Hidden layer depth in GRU

Hi all, I have a question regarding the number of hidden layers with a GRU module. For example in the below code I use the gru num_layers parameter to increase the amount of ‘hidden layers’ I can have in my init_hidden, however from what I’ve read this parameter is actually talking about the stacking of two GRUs. To me this sounds as if I set num_layers=2 it doesn’t change the depth of hidden layers but instead creates an encoder-decoder type architecture where the final hidden state representation of the first GRU is then passed to the stacked second layer for final decoding. Can someone clarify which is correct and if it is the latter, then can I also get tips on how to increase hidden layer depth?

class my_gru(nn.Module):

    def __init__(self, input_size, hidden_size, num_layers=2):
        super(my_gru, self).__init__()

        self.gru = nn.GRU(input_size, hidden_size, num_layers=num_layers, batch_first=True)
        self.input_size = input_size
        self.hidden_size = hidden_size
        self.nlayers = num_layers
        self.linear = nn.Linear(self.hidden_size,1)

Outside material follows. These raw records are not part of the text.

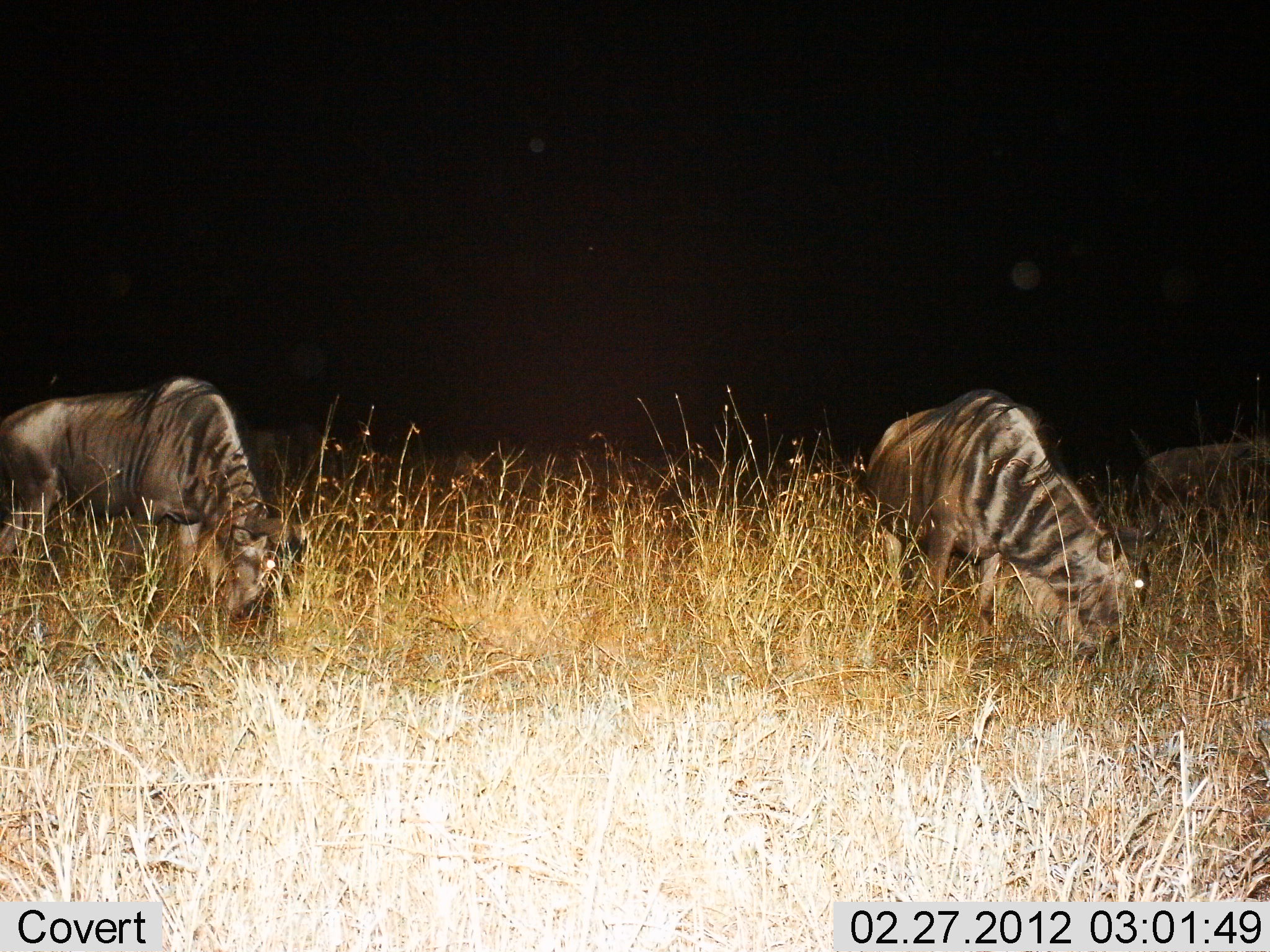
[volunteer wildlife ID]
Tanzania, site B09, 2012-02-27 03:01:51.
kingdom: Animalia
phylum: Chordata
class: Mammalia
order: Artiodactyla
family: Bovidae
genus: Connochaetes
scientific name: Connochaetes taurinus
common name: blue wildebeest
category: wildebeest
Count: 3.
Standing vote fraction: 18%.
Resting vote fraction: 0%.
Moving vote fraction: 9%.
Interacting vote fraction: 0%.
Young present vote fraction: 0%.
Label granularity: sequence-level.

    def forward(self, inputs, hidden):
        if hidden is None:
            hidden = self.init_hidden()

        out, self.hidden = self.gru(inputs,hidden)
        decoded = self.linear(out)
        return decoded, self.hidden
    def init_hidden(self):
        weight = next(self.parameters())
        return weight.new_zeros(self.nlayers, 1, self.hidden_size)

I have the same question about nn.LSTM. waiting for the answers as well.